INFORMATION SHOWN>

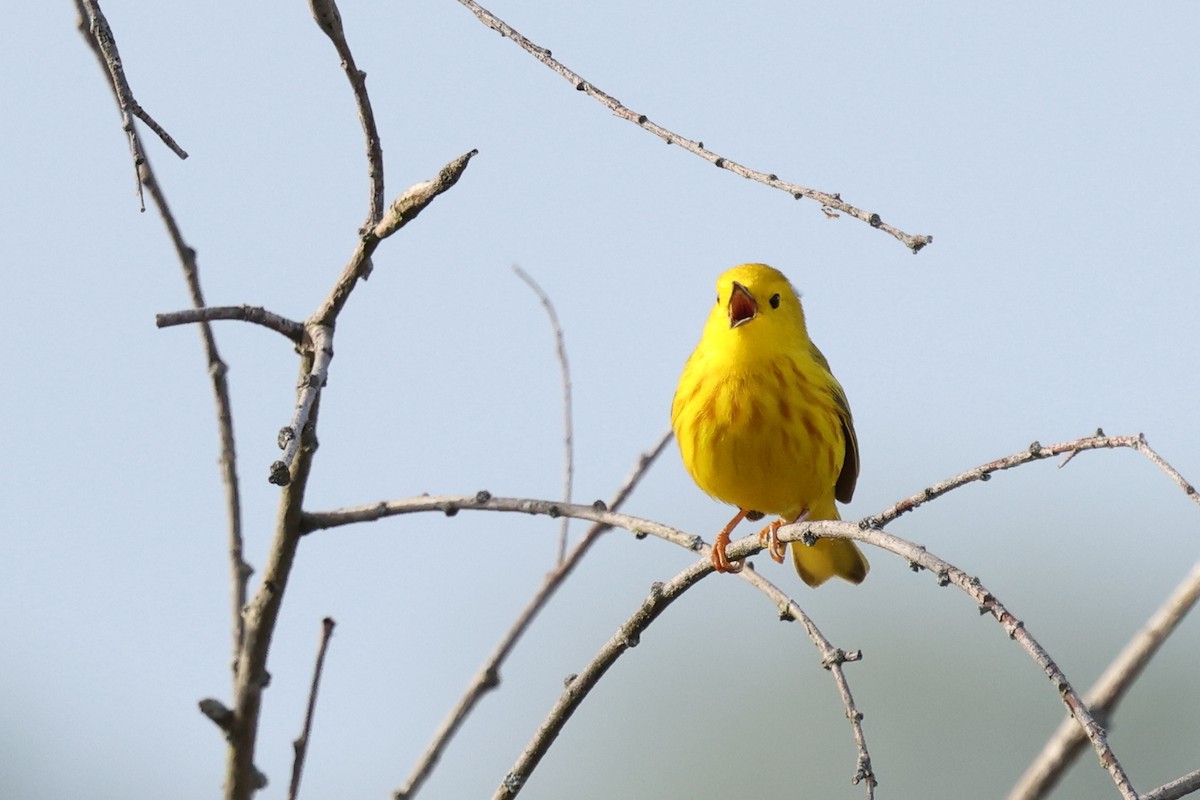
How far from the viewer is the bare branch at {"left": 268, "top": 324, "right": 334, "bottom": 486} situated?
2034 millimetres

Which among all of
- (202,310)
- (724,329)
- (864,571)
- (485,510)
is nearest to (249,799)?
(485,510)

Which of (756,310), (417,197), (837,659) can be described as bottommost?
(837,659)

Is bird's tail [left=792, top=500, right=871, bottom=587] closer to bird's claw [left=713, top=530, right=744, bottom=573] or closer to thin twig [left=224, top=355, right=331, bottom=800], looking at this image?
bird's claw [left=713, top=530, right=744, bottom=573]

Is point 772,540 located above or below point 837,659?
above

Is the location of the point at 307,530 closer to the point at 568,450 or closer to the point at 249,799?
the point at 249,799

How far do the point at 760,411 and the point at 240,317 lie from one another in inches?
85.1

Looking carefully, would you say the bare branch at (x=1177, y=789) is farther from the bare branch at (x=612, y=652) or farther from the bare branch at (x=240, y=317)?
the bare branch at (x=240, y=317)

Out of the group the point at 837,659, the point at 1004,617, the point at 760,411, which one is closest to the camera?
the point at 1004,617

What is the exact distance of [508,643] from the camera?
120 inches

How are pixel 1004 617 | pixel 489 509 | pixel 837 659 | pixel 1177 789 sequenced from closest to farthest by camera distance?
pixel 1177 789, pixel 1004 617, pixel 837 659, pixel 489 509

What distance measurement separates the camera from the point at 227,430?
2.99 meters

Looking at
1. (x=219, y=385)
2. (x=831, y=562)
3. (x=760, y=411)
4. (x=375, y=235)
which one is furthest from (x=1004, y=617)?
(x=831, y=562)

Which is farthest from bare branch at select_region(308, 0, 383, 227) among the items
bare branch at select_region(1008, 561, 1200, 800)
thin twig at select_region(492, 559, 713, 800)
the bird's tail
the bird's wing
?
the bird's tail

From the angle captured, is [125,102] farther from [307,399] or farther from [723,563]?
[723,563]
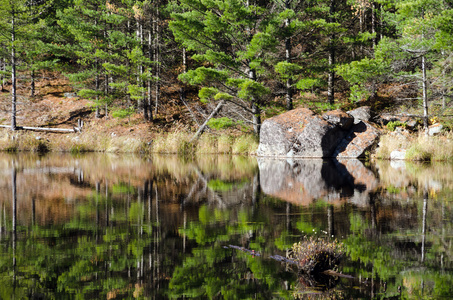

STATED EXERCISE>
Report each line in the data above that contains the word "pixel".

RESPONSE TO THIS TASK>
How are pixel 1004 617 | pixel 489 509 | pixel 837 659 | pixel 1177 789 sequenced from closest to farthest by camera distance?
pixel 1177 789, pixel 1004 617, pixel 837 659, pixel 489 509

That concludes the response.